1) Kinerja (Achievement)

Seseorang yang memiliki keinginan berkinerja

sebagai suatu “kebutuhan” atau needs dapat

mendorongnya mencapai sasaran. 2) Penghargaan (Recognition)

Penghargaan, pengakuan, atau recognition atas suatu kinerja yang telah dicapai seseorang akan merupakan perangsang yang kuat. Pengakuan atas suatu kinerja, akan

memberikan kepuasan batin yang lebih tinggi daripada penghargaan dalam bentuk materi atau hadiah.

3) Tantangan (Challenge)

Adanya tantangan yang dihadapi, merupakan perangsang kuat bagi manusia untuk mengatasinya. Suatu sasaran yang tidak menantang atau dengan mudah dapat dicapai biasanya tidak mampu menjadi perangsang, bahkan cenderung menjadi kegiatan rutin.

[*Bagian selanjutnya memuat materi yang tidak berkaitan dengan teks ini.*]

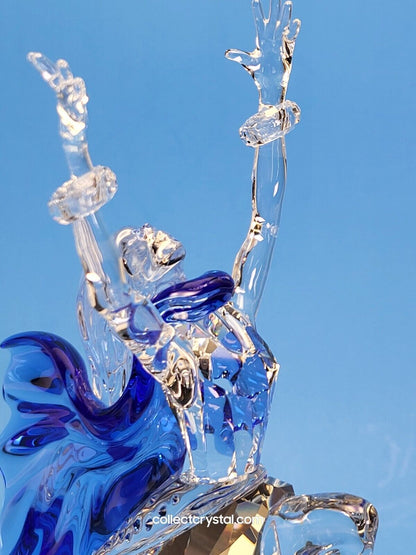 Magic Isadora Magic of Dance 279648 MIB Complete with Free Shipping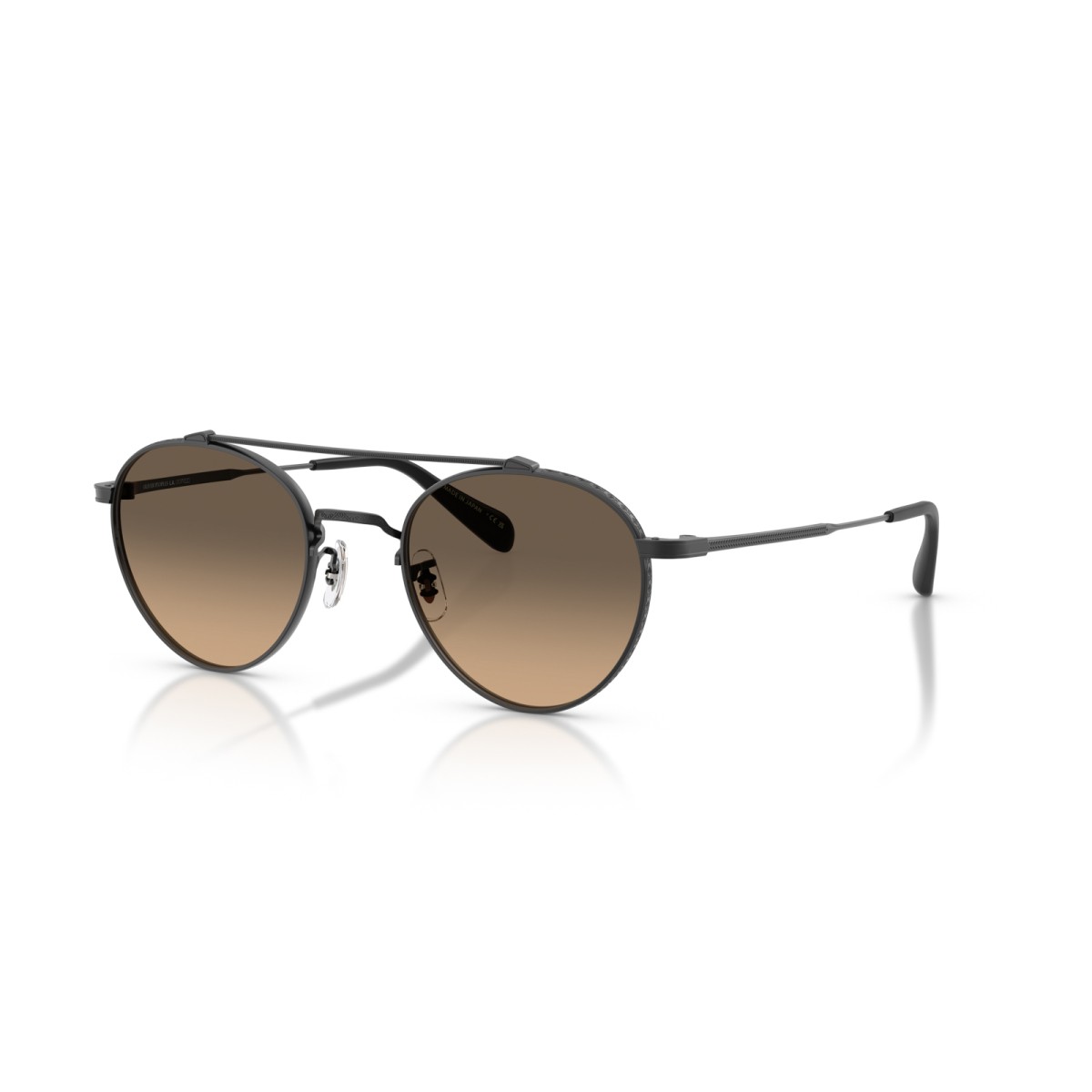 OLIVER PEOPLES BRUNNER OV1223ST 50629N | Sunglasses | Vytria Eyewear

4) Tanggung Jawab (Responsibility)

Adanya rasa ikut memiliki (sense of belonging) atau

rumongso handarbeni akan menimbulkan motivasi untuk turut merasa bertanggung jawab.

5) Pengembangan (Development)

Pengembangan kemampuan seseorang, baik dari pengalaman kerja atau kesempatan untuk maju, dapat merupakan perangsang kuat bagi tenaga kerja untuk bekerja lebih giat atau lebih bergairah.

6) Keterlibatan (Involvement)

Rasa terlibat akan menumbuhkan rasa ikut bertanggung jawab, rasa dihargai yang merupakan

“tantangan” yang harus dijawab, melalui peran serta

berkinerja untuk pengembangan usaha dan pengembangan pribadi.

Adanya rasa keterlibatan (involvement) bukan saja menciptakan rasa memiliki (sense of belonging) dan rasa tanggung jawab (sense of responsibility), tetapi juga menimbulkan mawas diri untuk bekerja lebih baik, menghasilkan produk yang lebih bermutu.

7) Kesempatan (Opportunity)

Kesempatan untuk maju dalam bentuk jenjang karier yang terbuka, dari tingkat bawah sampai tingkat manajemen puncak merupakan perangsang yang cukup kuat bagi tenaga kerja. Bekerja tanpa alasan atau kesempatan untuk meraih kemajuan atau perbaikan nasib, tidak akan merupakan perangsang untuk berkinerja atau bekerja produktif.